How Does the Principle of Relativity Ensure Particle L Stays on the 3-Axis?

[cleggy]

1.

I'm asked to apply the principle of relativity in Newtonian physics to show that particle L cannot leave the 3-axis and to explain why the identical nature of particles J and K is crucial.

2.

An isolated system consists of 3 particles J, K and L

J and K have mass m and are identical. L has mass M.

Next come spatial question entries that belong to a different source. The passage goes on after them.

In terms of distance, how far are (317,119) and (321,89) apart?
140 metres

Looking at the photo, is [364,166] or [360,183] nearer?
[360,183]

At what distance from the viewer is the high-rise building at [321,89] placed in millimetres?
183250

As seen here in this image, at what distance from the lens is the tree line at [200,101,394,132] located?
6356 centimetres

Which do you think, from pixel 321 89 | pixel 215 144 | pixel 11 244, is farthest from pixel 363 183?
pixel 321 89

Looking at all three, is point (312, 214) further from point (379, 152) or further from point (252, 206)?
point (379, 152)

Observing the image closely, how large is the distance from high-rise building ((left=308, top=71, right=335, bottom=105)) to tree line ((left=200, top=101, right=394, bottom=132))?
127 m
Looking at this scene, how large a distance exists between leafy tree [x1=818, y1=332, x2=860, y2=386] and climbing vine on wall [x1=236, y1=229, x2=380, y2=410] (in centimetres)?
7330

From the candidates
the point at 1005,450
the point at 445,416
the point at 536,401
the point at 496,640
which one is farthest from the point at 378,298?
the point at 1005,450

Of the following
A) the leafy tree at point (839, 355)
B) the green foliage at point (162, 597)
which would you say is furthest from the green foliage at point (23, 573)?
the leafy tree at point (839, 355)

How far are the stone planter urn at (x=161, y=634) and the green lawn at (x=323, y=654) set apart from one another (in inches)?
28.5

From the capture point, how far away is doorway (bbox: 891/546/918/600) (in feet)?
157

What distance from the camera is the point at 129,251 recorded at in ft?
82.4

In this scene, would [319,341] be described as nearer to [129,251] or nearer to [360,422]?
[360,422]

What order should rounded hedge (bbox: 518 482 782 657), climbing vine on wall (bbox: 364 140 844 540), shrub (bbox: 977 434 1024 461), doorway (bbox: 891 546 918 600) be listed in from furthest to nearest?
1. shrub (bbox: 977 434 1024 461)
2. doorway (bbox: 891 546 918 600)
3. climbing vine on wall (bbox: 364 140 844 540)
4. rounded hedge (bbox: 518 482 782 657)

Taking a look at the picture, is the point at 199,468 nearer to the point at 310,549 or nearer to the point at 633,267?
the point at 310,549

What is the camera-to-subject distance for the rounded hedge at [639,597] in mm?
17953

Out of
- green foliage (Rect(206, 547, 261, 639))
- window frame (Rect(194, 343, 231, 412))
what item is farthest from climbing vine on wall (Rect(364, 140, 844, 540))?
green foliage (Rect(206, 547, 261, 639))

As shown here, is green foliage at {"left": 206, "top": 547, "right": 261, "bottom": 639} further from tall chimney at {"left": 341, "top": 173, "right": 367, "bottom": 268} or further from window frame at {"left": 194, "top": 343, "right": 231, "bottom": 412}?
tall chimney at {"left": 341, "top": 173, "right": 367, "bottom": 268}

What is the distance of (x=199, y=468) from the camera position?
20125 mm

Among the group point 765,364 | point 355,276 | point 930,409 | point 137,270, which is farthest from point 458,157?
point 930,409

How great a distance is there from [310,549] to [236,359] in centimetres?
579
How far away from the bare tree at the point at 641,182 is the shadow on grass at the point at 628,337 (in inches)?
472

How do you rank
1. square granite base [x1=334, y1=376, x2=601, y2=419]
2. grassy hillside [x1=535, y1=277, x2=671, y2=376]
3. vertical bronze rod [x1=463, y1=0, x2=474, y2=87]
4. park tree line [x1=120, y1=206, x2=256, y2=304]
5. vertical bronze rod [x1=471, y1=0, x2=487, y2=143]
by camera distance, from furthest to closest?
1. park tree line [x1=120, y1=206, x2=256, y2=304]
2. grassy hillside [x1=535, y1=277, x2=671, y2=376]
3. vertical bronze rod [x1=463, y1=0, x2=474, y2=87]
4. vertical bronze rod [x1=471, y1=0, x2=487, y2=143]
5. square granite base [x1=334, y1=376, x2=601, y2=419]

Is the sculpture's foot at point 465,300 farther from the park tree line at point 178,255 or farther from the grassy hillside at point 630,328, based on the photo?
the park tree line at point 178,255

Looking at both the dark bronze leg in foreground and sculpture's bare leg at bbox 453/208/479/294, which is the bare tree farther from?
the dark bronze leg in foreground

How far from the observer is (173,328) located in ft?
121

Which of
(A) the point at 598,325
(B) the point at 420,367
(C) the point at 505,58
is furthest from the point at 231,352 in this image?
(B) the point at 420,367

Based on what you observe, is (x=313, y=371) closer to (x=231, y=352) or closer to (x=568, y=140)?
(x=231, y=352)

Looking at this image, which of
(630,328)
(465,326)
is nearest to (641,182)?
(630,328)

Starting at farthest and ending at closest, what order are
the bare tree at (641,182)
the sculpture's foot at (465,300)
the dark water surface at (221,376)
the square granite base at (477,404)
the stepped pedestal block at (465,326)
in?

In an inertial frame P the initial positions and velocities are :

For J : x(0)= (-3,4,0) v(0)= (0,2,-1)

For K : x(0)= (3,-4,0) v(0)= (0,-2,-1)

For L : x(0)= (0,0,4) v(0)= (0,0,2)

In an inertial frame P' the initial positions and velocities are :

For J : x(0)= (3,-4,0) v(0)= (0,-2,-1)

For K : x(0)= (-3,4,0) v(0)= (0,2,-1)

For L : x(0)= (0,0,4) v(0)= (0,0,2)


3. The Attempt at a Solution

I'm not sure where to start. Does it hace anything to do with if L leaves the 3-axis then P and P' will be able to tell their reference frames apart from one another?

 

[NateD]

The principle of relativity states that all inertial frames are equivalent, meaning that the laws of physics are the same regardless of which frame you are in. As such, it follows that particle L cannot leave the 3-axis, as this would mean that one frame is different from the other. The identical nature of particles J and K is crucial because it ensures that both frames are equivalent. If they were not identical, then the two frames would be different, and particle L could leave the 3-axis. This is because the initial positions and velocities of the particles will be different in each frame, resulting in different trajectories for each particle in each frame.